● **Study material**
______

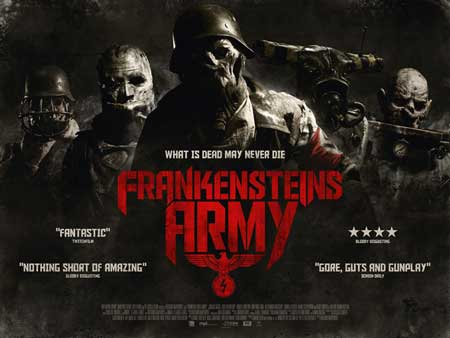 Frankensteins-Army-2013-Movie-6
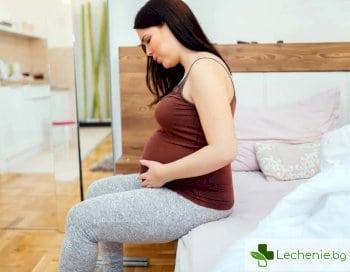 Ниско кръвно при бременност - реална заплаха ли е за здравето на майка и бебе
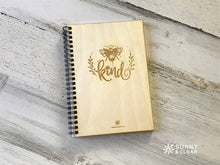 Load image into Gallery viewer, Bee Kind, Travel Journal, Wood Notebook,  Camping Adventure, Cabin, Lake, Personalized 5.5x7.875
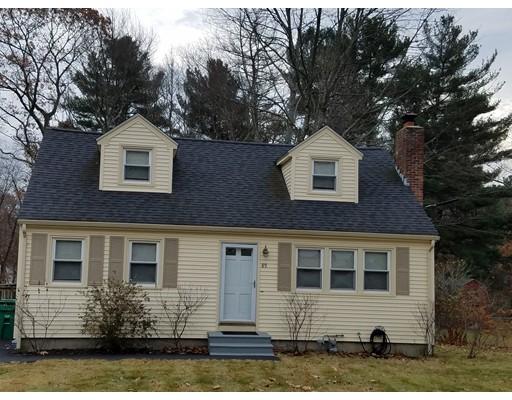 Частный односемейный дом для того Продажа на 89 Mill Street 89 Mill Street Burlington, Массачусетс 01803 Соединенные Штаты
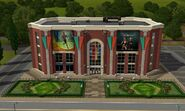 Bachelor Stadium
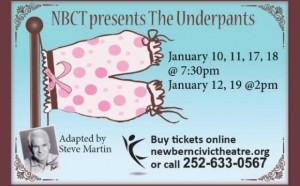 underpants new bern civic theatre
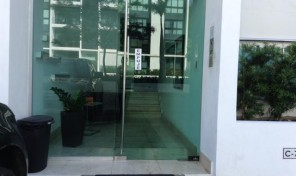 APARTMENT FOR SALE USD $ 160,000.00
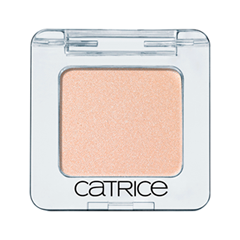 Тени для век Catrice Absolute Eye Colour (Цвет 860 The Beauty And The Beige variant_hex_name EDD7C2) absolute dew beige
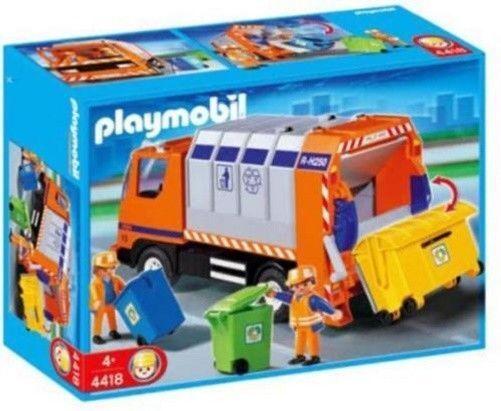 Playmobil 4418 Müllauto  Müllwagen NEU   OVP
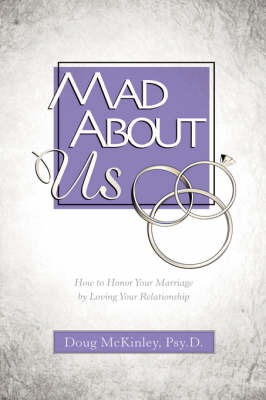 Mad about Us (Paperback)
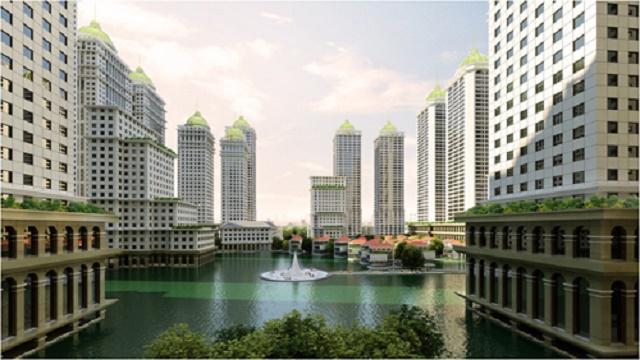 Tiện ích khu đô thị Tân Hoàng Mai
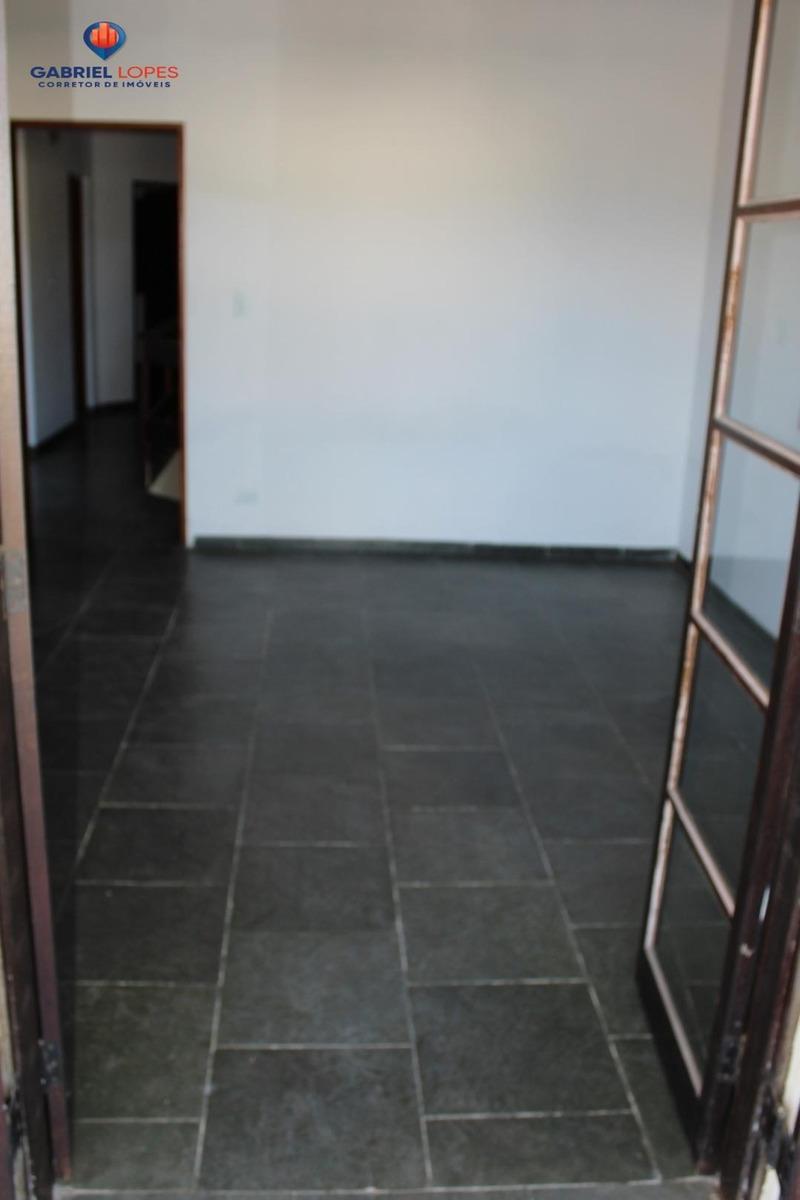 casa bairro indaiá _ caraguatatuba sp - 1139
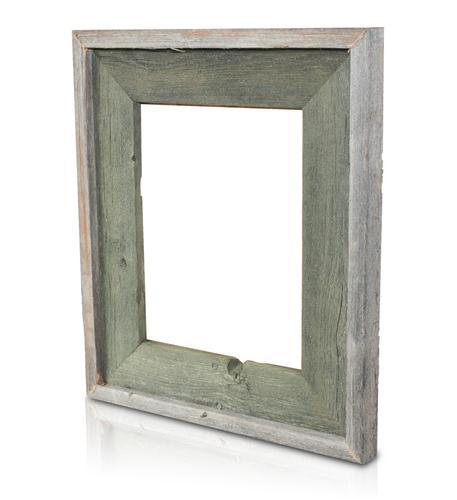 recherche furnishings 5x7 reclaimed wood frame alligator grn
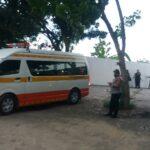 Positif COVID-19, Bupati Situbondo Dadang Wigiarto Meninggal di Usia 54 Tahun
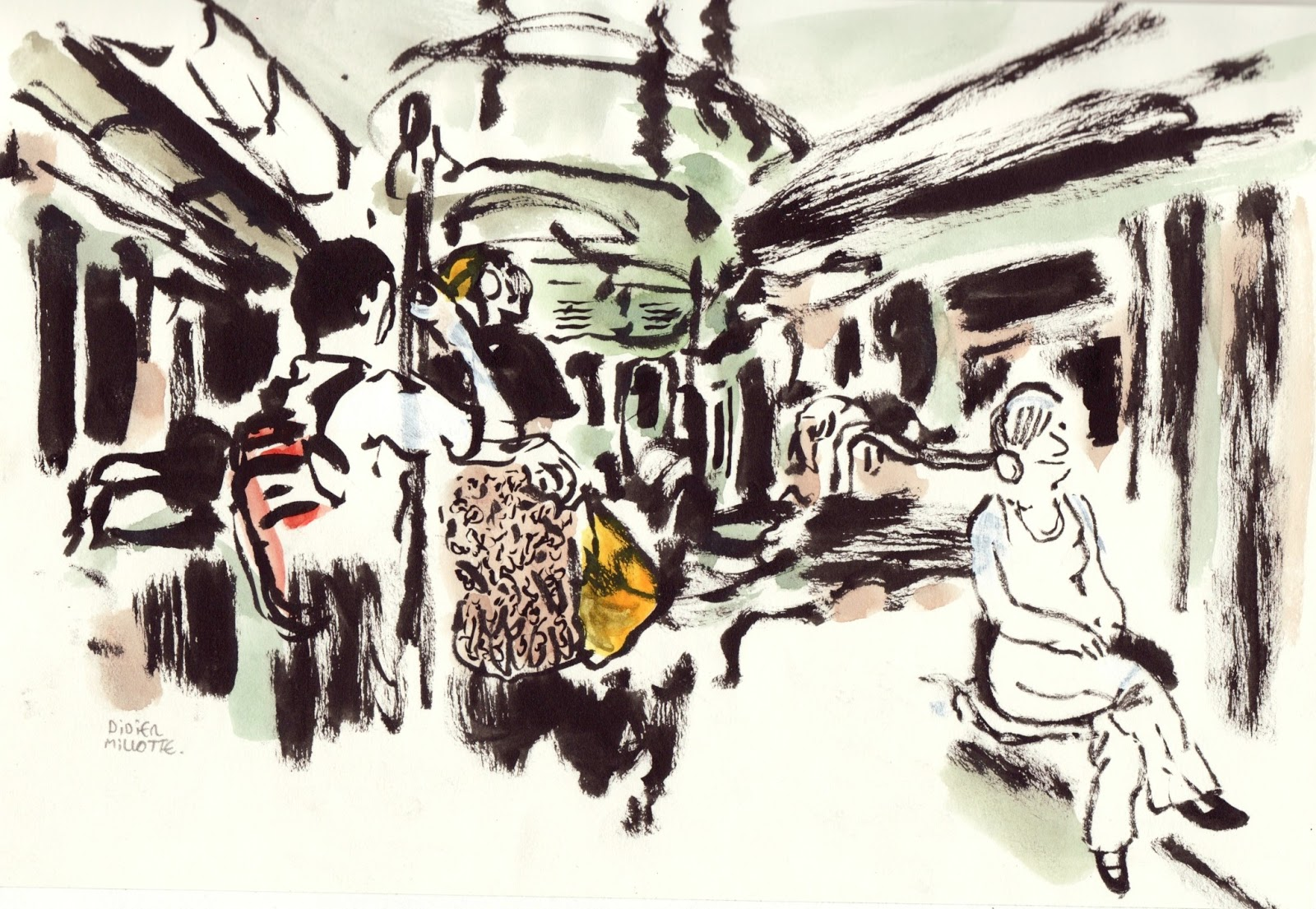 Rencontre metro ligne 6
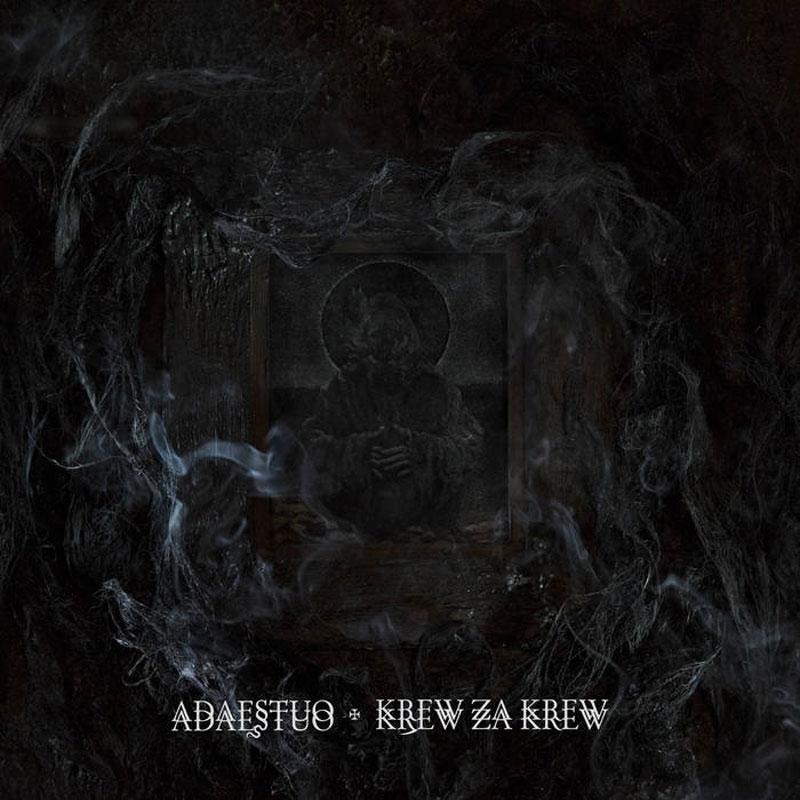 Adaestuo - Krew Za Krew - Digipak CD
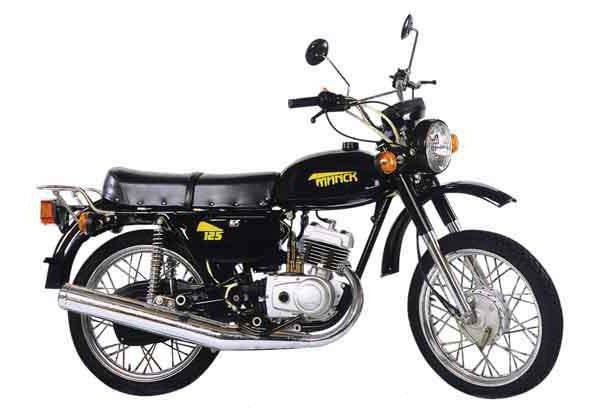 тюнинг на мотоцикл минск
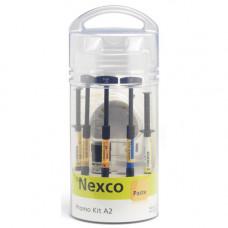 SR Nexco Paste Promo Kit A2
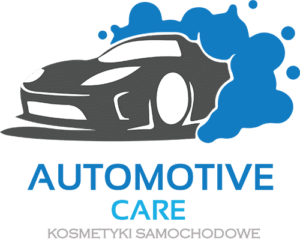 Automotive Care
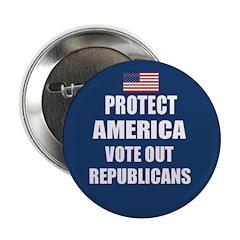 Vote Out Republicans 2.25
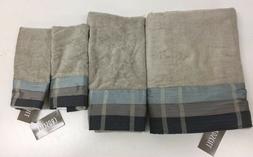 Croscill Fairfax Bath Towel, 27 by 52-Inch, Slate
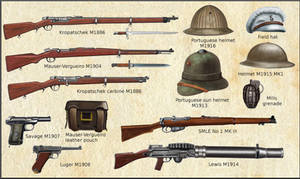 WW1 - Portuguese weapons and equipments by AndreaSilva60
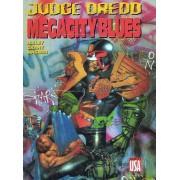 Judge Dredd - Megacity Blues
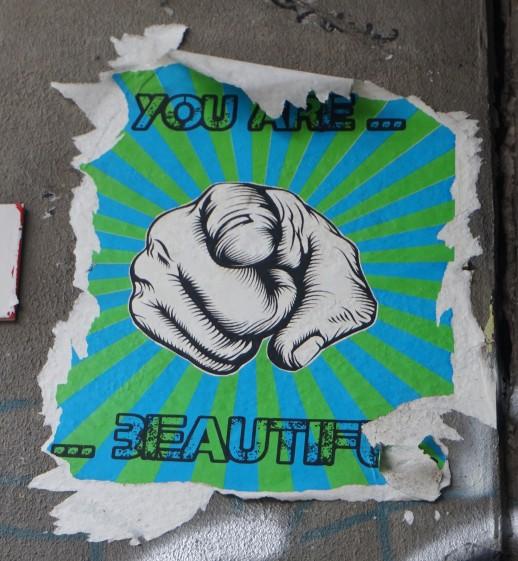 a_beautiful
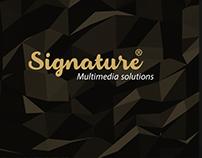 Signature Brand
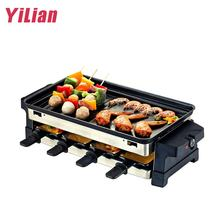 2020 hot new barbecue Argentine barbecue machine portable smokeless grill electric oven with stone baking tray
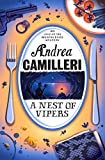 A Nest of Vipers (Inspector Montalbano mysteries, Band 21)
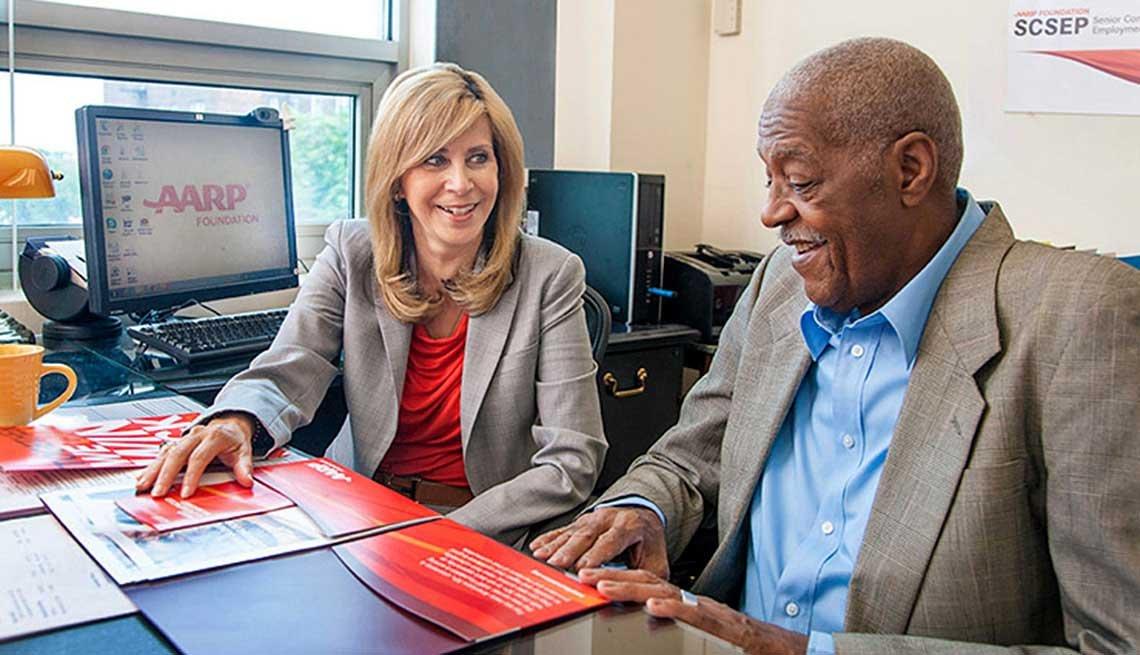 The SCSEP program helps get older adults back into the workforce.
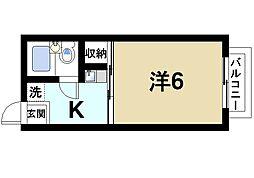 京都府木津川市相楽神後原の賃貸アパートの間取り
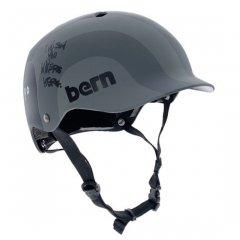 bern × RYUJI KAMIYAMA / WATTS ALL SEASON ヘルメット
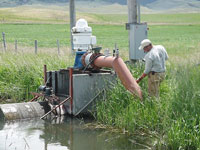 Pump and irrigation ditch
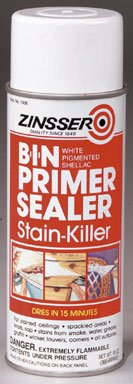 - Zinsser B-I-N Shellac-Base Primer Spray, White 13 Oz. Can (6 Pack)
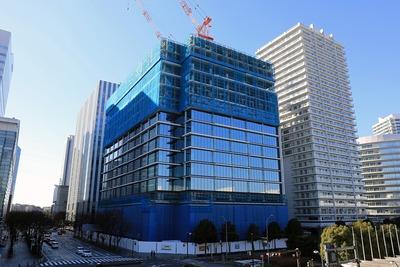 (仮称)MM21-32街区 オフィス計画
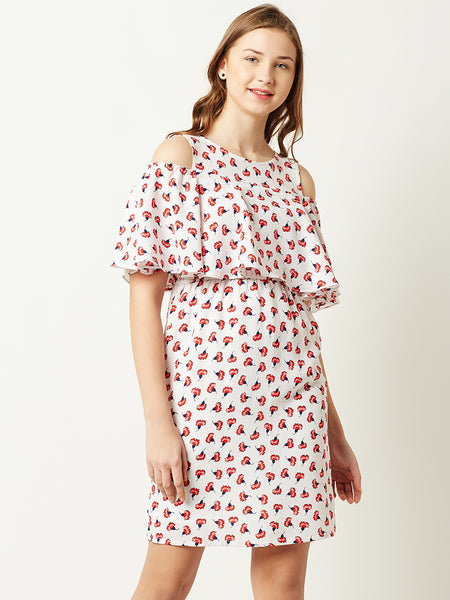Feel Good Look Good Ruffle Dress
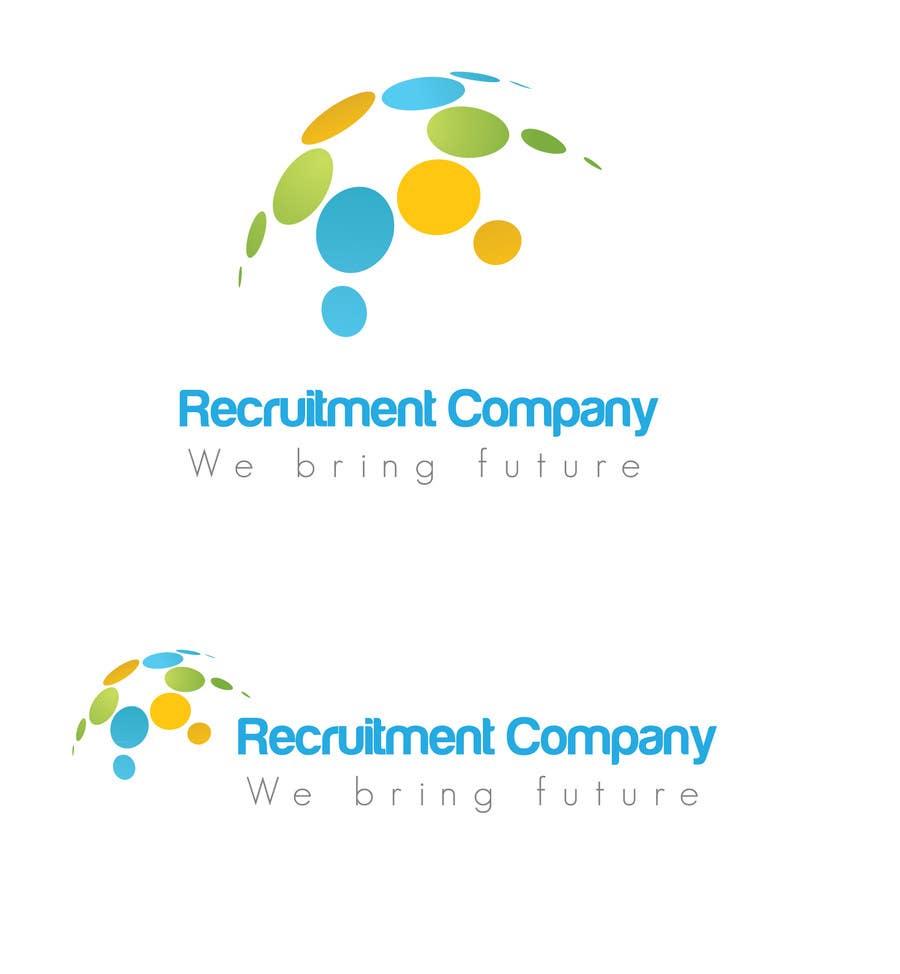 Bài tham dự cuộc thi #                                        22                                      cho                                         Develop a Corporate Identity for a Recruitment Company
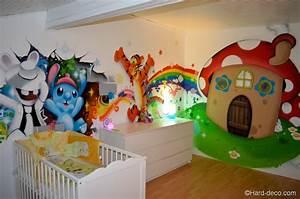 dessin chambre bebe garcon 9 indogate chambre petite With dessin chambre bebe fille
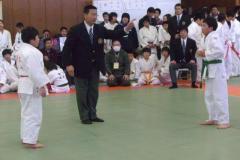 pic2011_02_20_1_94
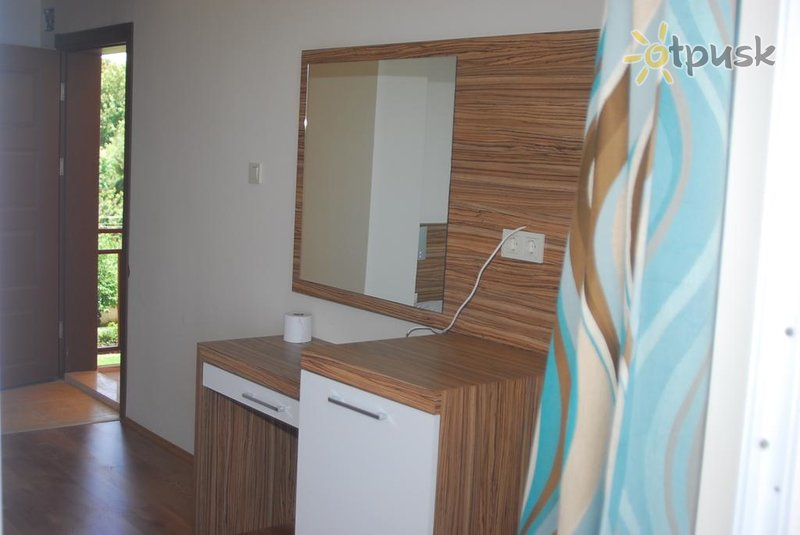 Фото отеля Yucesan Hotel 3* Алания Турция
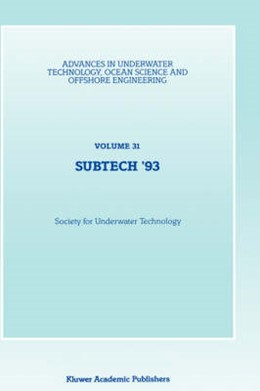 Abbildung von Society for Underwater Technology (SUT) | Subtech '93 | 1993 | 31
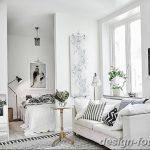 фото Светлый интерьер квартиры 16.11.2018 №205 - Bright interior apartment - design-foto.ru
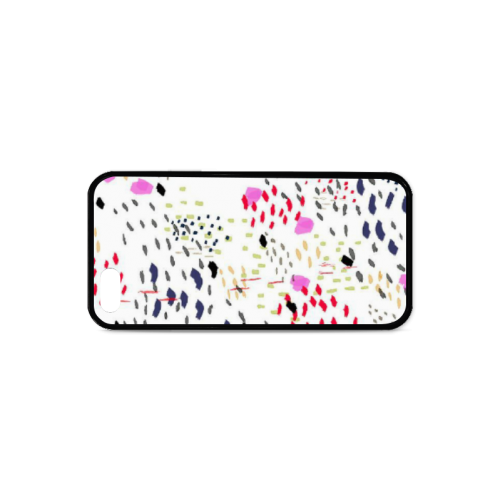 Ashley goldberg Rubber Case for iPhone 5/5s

______

● **Your goal**
Each line of the data is to be duplicated exactly; pictures stay out of the copy.

● **Exercise output**
 Frankensteins-Army-2013-Movie-6
 Ниско кръвно при бременност - реална заплаха ли е за здравето на майка и бебе
 Load image into Gallery viewer, Bee Kind, Travel Journal, Wood Notebook,  Camping Adventure, Cabin, Lake, Personalized 5.5x7.875
 Частный односемейный дом для того Продажа на 89 Mill Street 89 Mill Street Burlington, Массачусетс 01803 Соединенные Штаты
 Bachelor Stadium
 underpants new bern civic theatre
 APARTMENT FOR SALE USD $ 160,000.00
 Тени для век Catrice Absolute Eye Colour (Цвет 860 The Beauty And The Beige variant_hex_name EDD7C2) absolute dew beige
 Playmobil 4418 Müllauto  Müllwagen NEU   OVP
 Mad about Us (Paperback)
 Tiện ích khu đô thị Tân Hoàng Mai
 casa bairro indaiá _ caraguatatuba sp - 1139
 recherche furnishings 5x7 reclaimed wood frame alligator grn
 Positif COVID-19, Bupati Situbondo Dadang Wigiarto Meninggal di Usia 54 Tahun
 Rencontre metro ligne 6
 Adaestuo - Krew Za Krew - Digipak CD
 тюнинг на мотоцикл минск
 SR Nexco Paste Promo Kit A2
 Automotive Care
 Vote Out Republicans 2.25
 Croscill Fairfax Bath Towel, 27 by 52-Inch, Slate
 WW1 - Portuguese weapons and equipments by AndreaSilva60
 Judge Dredd - Megacity Blues
 a_beautiful
 Signature Brand
 2020 hot new barbecue Argentine barbecue machine portable smokeless grill electric oven with stone baking tray
 A Nest of Vipers (Inspector Montalbano mysteries, Band 21)
 The SCSEP program helps get older adults back into the workforce.
 京都府木津川市相楽神後原の賃貸アパートの間取り
 bern × RYUJI KAMIYAMA / WATTS ALL SEASON ヘルメット
 Pump and irrigation ditch
 - Zinsser B-I-N Shellac-Base Primer Spray, White 13 Oz. Can (6 Pack)
 (仮称)MM21-32街区 オフィス計画
Feel Good Look Good Ruffle Dress
 Bài tham dự cuộc thi #                                        22                                      cho                                         Develop a Corporate Identity for a Recruitment Company
 dessin chambre bebe garcon 9 indogate chambre petite With dessin chambre bebe fille
 pic2011_02_20_1_94
 Фото отеля Yucesan Hotel 3* Алания Турция
 Abbildung von Society for Underwater Technology (SUT) | Subtech '93 | 1993 | 31
 фото Светлый интерьер квартиры 16.11.2018 №205 - Bright interior apartment - design-foto.ru
 Ashley goldberg Rubber Case for iPhone 5/5s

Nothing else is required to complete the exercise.